Mit Beatrix von Storch steht eine AfD-Kandidatin zur Wahl für das Europaparlament, die eben diesem Parlament zugleich die demokratische Legitimität abspricht. So erklärte sie in ihrer erfolgreichen Bewerbung für einen Listenplatz, dass das Europaparlament eigentlich gar kein Parlament sei, weil ein „europäisches Volk“ nicht existiere: „Demokratie funktioniert nur national, nicht international“, so die AfD-Europawahl-Kandidatin. Durch solche Positionierungen wird deutlich, zu welchen Zielen der „Mut zu Deutschland“ in Europa mobilisiert werden soll.
Weder rechts noch links?
In öffentlichen Stellungnahmen betont Parteichef Lucke immer wieder, die AfD sei „weder rechts noch links“. Zugleich positioniert sich die Partei inhaltlich deutlich als diejenige Partei rechts der CSU, vor welcher F. J. Strauss immer gewarnt hatte. Im Werben um den rechten Wählerrand liefern sich aktuell AfD und CSU im Kontext um Zuwanderung aus Südosteuropa ein energisches Rennen um den Platz der rigidesten Wohlstandschauvinisten: Die Mobilisierung rassistischer Leidenschaften gegen „Sozialtourismus“ droht dabei zum Wahlkampfschlager auf dem Rücken von Zuwander_innen zu werden. Zugleich stehen in der AfD trotz gegenteiliger Bekundungen die Tore für den rechten Rand weiterhin offen: So lud der Kreisverband der AfD Mittelsachsen am 11. Februar 2014 den Redakteur der rechten Schülerzeitung Blaue Narzisse, Felix Menzel, nach Freiberg ein. Menzel stellte dort seine Publikation Junges Europa vor, in der er gegen „Überfremdung” und „Masseneinwanderung” zu Felde zieht und zur Allianz „nationaler Kräfte“ in Europa mobilisiert.

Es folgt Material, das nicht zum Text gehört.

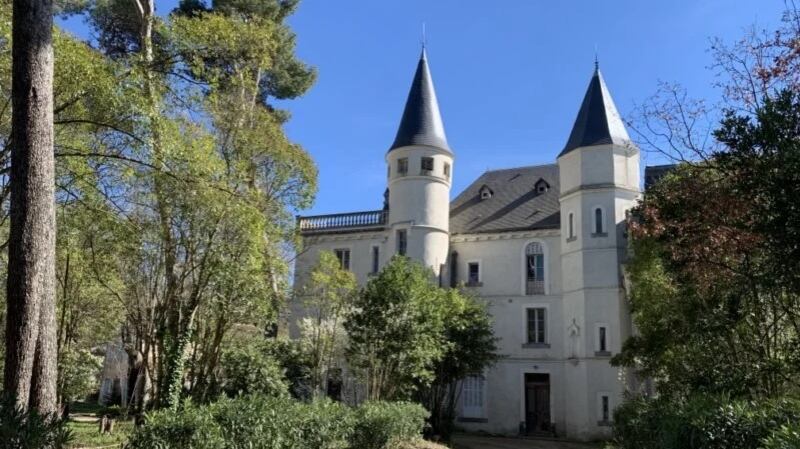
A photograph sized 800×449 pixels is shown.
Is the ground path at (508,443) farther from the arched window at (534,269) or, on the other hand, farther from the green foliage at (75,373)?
the green foliage at (75,373)

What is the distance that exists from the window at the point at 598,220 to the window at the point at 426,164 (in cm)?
717

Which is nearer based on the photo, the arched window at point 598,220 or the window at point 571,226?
the arched window at point 598,220

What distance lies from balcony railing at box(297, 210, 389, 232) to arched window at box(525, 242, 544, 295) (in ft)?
22.0

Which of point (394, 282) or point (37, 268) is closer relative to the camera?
point (37, 268)

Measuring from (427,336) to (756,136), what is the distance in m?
12.7

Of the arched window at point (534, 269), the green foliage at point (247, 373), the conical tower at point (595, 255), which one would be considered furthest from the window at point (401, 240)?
the green foliage at point (247, 373)

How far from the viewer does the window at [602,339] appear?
25203 millimetres

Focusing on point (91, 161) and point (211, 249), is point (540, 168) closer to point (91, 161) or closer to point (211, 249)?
point (211, 249)

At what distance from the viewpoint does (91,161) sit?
35.4 ft

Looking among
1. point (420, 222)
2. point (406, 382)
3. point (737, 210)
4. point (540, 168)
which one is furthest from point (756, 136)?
point (540, 168)

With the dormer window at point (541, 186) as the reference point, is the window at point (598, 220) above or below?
below

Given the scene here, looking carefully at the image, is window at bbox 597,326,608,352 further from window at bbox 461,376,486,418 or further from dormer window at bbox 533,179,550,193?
dormer window at bbox 533,179,550,193

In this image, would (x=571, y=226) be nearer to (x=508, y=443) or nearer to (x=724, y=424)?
(x=508, y=443)

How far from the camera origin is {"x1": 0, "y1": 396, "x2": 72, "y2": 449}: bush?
4.81m
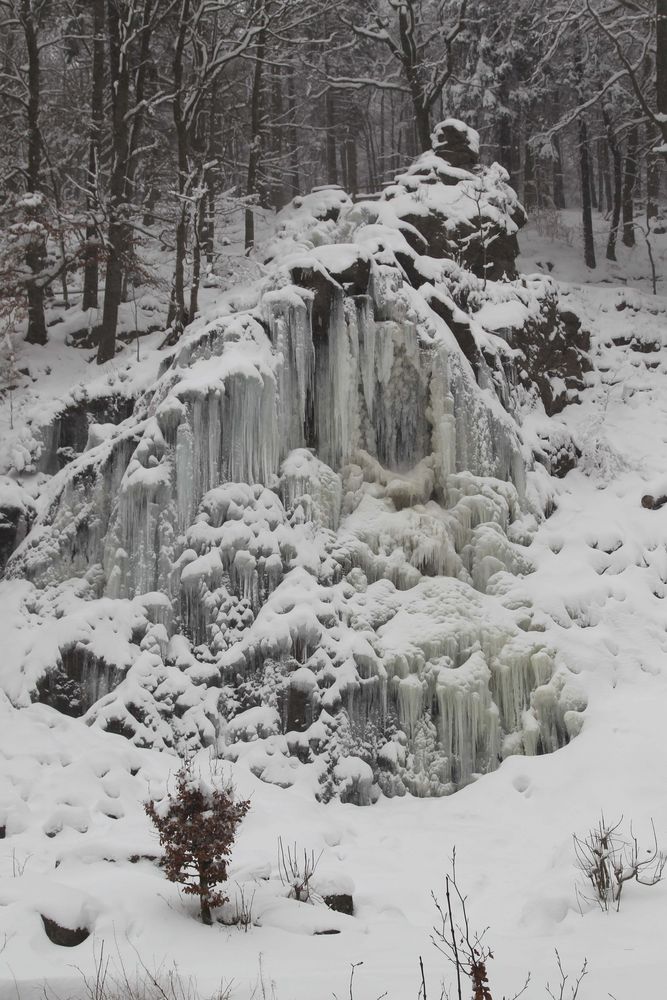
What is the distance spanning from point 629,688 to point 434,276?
6.23 metres

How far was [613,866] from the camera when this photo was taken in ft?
17.7

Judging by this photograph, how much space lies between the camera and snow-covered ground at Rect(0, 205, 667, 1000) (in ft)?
14.1

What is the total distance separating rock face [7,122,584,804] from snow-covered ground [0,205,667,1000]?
406 millimetres

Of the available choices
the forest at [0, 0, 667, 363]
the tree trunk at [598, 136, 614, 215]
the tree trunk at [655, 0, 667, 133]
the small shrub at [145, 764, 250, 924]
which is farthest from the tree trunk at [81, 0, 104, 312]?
the tree trunk at [598, 136, 614, 215]

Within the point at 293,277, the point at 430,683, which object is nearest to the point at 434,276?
the point at 293,277

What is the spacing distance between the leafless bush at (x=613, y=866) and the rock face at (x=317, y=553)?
2131 millimetres

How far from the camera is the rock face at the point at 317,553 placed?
8.26 meters

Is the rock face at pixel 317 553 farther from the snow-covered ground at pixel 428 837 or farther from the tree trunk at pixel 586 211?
the tree trunk at pixel 586 211

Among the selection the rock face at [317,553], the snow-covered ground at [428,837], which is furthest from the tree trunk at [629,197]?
the rock face at [317,553]

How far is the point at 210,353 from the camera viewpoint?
32.2 ft

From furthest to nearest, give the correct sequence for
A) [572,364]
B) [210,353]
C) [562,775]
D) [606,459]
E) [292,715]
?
[572,364]
[606,459]
[210,353]
[292,715]
[562,775]

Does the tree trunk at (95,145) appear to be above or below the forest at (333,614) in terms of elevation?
above

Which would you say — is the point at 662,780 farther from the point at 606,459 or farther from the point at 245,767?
the point at 606,459

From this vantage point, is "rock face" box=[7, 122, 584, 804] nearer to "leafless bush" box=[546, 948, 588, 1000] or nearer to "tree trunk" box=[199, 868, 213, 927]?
"tree trunk" box=[199, 868, 213, 927]
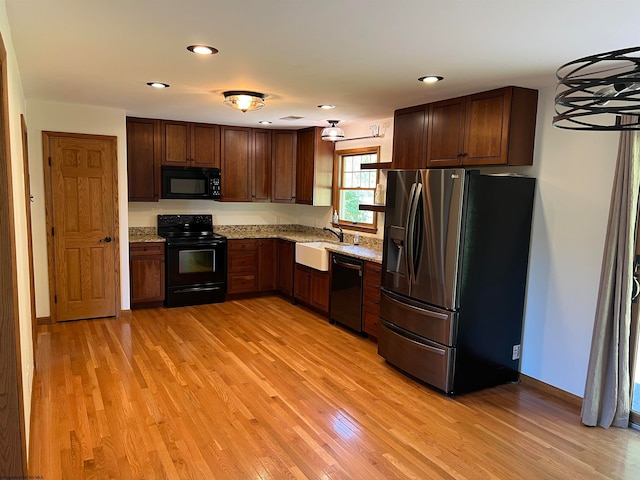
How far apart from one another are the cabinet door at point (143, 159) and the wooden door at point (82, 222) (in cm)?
53

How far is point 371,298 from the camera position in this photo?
15.0 ft

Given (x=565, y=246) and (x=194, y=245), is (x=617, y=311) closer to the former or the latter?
(x=565, y=246)

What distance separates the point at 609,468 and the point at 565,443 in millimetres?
284

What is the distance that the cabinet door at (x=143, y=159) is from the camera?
18.2 feet

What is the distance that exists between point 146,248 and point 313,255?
2.04 metres

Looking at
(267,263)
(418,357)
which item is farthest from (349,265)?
(267,263)

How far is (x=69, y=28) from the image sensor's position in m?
2.41

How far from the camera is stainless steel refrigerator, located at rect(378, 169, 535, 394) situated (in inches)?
133

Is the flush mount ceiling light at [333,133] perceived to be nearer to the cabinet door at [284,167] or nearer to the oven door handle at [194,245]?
the cabinet door at [284,167]

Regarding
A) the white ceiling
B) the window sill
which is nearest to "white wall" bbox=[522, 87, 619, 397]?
the white ceiling

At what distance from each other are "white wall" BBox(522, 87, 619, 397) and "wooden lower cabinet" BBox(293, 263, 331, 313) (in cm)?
231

Auch bei der Distanzierung von antimuslimischem Rassismus treten immer wieder Widersprüchlichkeiten zutage: So berichtete die Ostseezeitung im Februar von Ermittlungen der Staatsanwaltschaft Rostock gegen den AfD-Landeschef Holger Arppe wegen des Verdachts auf Volksverhetzung im Internet. Das Blatt hatte zuvor berichtet, dass zwischen 2009 und 2010 unter dem Pseudonym „antaios_rostock“ im Internet Gewaltaufrufe gegen Araber und Muslime erschienen waren. Eine Internetadresse habe auf Holger Arppe als möglichen Verfasser hingewiesen, was der Beschuldigte bislang bestritt.